An "open" command in Linux

As a previous macOS user I am used to call open <anything> in a terminal to open the current file or folder with the standard tool. So open . would open the current folder while open file.pdf would open the PDF in the default PDF viewer.

Today I learned that xdg-open serves the same purpose on the Linux desktop. So I configured an alias, to have the same behavior on both systems:

alias open="xdg-open &>/dev/null"

Query and set defaults

xdg-open is part of xdg-utils, which describes itself as

xdg-utils is a set of tools that allows applications to easily integrate with the desktop environment of the user, regardless of the specific desktop environment that the user runs.
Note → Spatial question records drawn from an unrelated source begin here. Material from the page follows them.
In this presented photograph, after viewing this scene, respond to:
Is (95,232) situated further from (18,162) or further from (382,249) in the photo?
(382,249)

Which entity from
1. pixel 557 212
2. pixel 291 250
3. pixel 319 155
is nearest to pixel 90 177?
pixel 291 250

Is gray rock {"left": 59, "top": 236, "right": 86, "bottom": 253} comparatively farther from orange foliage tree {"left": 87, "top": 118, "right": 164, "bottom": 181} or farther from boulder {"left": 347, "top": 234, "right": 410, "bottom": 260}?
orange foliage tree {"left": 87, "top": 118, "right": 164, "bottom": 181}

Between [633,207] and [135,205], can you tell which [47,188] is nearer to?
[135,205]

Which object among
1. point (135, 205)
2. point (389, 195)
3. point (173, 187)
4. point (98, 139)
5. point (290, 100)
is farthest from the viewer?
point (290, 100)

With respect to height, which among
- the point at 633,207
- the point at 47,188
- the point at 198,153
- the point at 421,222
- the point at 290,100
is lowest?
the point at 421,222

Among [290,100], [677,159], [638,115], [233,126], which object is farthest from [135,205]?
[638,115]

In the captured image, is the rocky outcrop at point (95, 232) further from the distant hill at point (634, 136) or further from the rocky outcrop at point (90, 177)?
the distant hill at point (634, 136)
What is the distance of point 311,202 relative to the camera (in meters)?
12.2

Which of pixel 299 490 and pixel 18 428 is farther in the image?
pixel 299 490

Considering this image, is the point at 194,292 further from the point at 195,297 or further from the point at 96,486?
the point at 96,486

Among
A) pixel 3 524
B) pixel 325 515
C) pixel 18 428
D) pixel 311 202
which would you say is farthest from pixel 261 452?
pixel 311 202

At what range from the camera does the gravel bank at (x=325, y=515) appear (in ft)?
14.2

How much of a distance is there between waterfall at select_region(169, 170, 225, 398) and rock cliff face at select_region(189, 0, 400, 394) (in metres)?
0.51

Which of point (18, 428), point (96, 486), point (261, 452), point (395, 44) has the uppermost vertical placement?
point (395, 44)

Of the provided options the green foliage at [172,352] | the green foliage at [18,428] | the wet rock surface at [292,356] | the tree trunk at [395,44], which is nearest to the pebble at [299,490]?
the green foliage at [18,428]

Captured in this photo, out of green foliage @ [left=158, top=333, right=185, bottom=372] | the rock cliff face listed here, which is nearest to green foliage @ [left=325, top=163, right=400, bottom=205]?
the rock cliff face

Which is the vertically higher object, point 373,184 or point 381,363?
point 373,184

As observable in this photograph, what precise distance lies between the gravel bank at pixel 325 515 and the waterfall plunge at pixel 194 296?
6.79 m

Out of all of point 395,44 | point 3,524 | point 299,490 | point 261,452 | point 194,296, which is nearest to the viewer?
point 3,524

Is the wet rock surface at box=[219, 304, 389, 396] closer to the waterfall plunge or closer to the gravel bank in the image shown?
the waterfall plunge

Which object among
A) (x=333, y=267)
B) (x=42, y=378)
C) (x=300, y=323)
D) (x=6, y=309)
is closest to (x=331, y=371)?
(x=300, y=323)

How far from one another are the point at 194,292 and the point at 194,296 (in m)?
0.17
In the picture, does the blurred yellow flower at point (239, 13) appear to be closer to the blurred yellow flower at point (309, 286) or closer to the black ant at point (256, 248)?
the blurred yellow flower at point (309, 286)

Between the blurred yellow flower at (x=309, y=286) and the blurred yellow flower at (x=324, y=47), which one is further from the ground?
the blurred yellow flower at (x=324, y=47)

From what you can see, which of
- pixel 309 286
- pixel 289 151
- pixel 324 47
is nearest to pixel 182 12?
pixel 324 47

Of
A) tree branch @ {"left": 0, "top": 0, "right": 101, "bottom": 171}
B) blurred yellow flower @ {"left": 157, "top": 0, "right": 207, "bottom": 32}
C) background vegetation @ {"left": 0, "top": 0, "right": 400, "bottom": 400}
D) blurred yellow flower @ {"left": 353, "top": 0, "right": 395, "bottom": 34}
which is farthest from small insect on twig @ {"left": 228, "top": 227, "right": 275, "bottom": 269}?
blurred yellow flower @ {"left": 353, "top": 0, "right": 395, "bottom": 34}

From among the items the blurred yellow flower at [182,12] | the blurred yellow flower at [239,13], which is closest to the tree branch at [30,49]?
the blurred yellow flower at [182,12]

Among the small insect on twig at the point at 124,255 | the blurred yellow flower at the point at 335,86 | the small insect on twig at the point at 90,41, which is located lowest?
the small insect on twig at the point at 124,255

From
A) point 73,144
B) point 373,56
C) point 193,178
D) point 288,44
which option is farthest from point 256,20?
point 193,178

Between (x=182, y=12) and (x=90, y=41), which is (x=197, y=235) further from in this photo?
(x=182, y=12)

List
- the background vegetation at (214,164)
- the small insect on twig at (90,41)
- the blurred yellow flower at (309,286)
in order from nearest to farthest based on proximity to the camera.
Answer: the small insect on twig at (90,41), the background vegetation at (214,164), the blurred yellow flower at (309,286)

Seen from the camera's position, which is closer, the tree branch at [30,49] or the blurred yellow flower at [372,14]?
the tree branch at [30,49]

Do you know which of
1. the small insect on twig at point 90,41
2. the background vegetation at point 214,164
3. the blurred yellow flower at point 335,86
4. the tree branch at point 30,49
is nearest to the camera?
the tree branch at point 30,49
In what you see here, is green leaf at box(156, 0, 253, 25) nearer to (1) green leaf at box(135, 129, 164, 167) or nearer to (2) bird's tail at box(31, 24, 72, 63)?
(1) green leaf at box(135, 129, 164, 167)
It's super convenient to change the default application for a given file, say a PDF. Let's change the default program:

First let's assume we don't know the mime-type of the PDF, which is application/pdf. We can find this type by query all known filetypes:

$ xdg-mime query filetype /path/to/a/file.pdf 
application/pdf

Let's see which default application is currently configured for this filetype:

$ xdg-mime query default application/pdf
chromium.desktop

If we don't want to use chromium to read PDFs, but for example zathura we can change the default application as follows:

$ find /usr/share/applications/ -name '*zathura*'
/usr/share/applications/org.pwmt.zathura-pdf-mupdf.desktop
/usr/share/applications/org.pwmt.zathura.desktop

$ xdg-mime default org.pwmt.zathura.desktop application/pdf

$ xdg-mime query default application/pdf
org.pwmt.zathura.desktop

Now PDF files are opened with zathura when using our new open command as defined above.

A lot programs bring their own .desktop file(s). Files are listed in /usr/share/appliations and can be overridden or suplemented with files located in ~/.local/share/applications. The specification of those files can be found here.